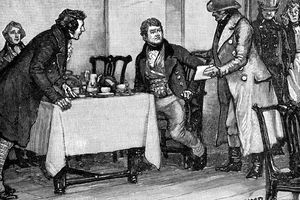 Illustration of Daniel O'Connell being arrested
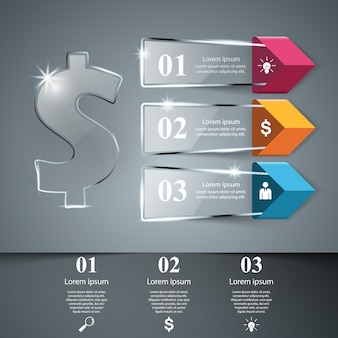Modelo de design de infográfico de dólar e ícones de marketing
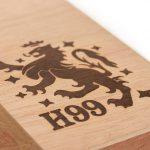 Liga Privada H99 Toro cigar box lid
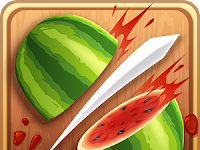 Download Fruit Ninja v2.4.4 Mod Apk (Unlimited Starfruit)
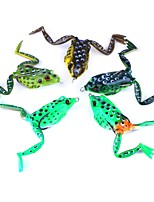 cheap -5 pcs Frog g/Ounce mm inch,Plastic Freshwater Fishing Lure Fishing
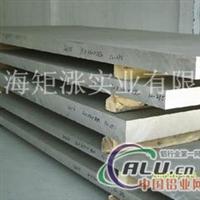 LY11铝合金挤压材料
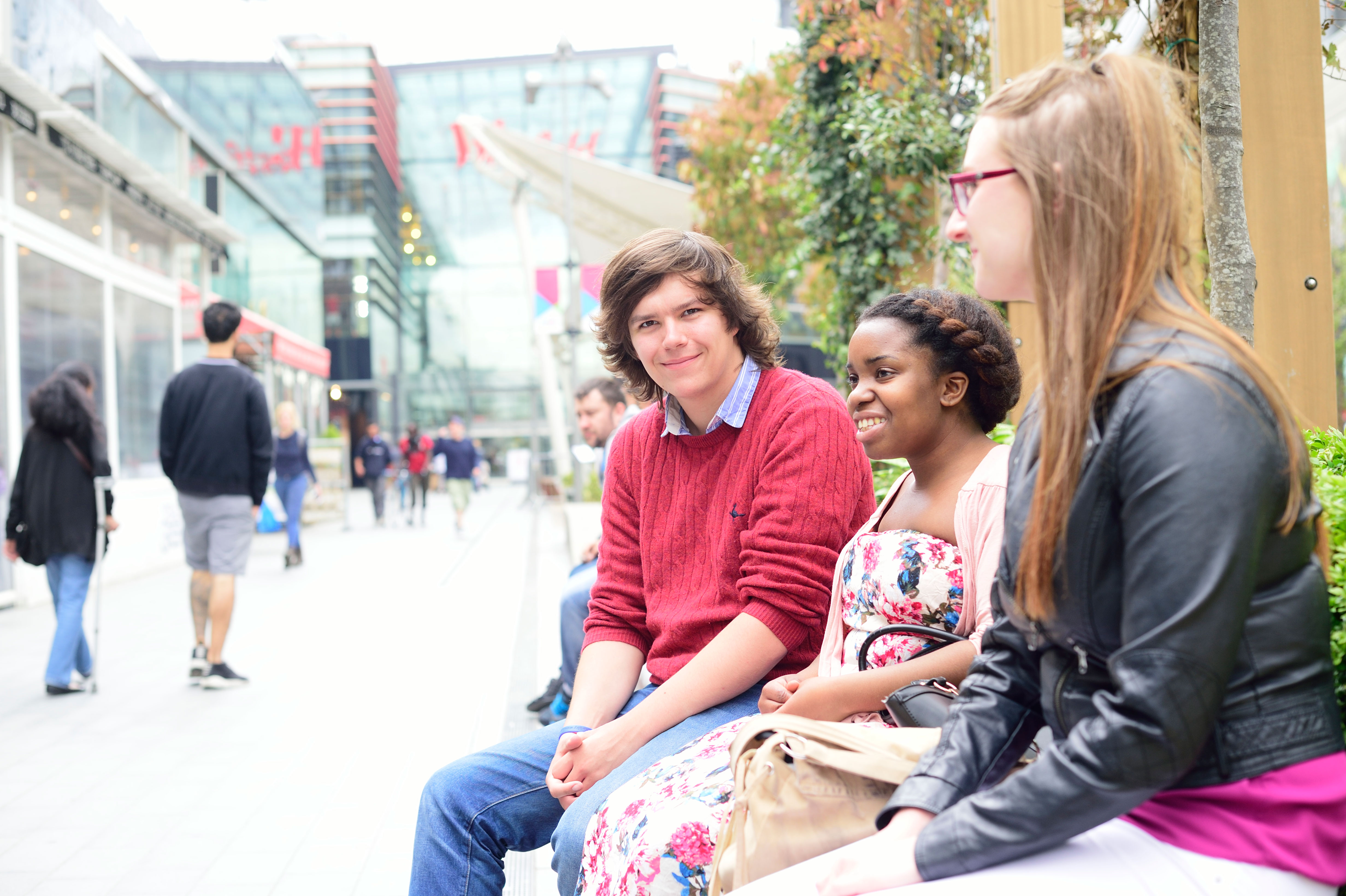 A Londoner's guide: Getting to know Stratford
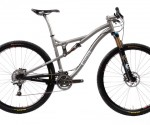 Moots MX Divide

> **ACTION ITEM**
Print again, exactly, the lines of the records above from the first line through the line with "LY11铝合金挤压材料". No pictures.

> **SOLVED PROBLEM**
 Illustration of Daniel O'Connell being arrested
Modelo de design de infográfico de dólar e ícones de marketing
 Liga Privada H99 Toro cigar box lid
 Download Fruit Ninja v2.4.4 Mod Apk (Unlimited Starfruit)
 cheap -5 pcs Frog g/Ounce mm inch,Plastic Freshwater Fishing Lure Fishing
 LY11铝合金挤压材料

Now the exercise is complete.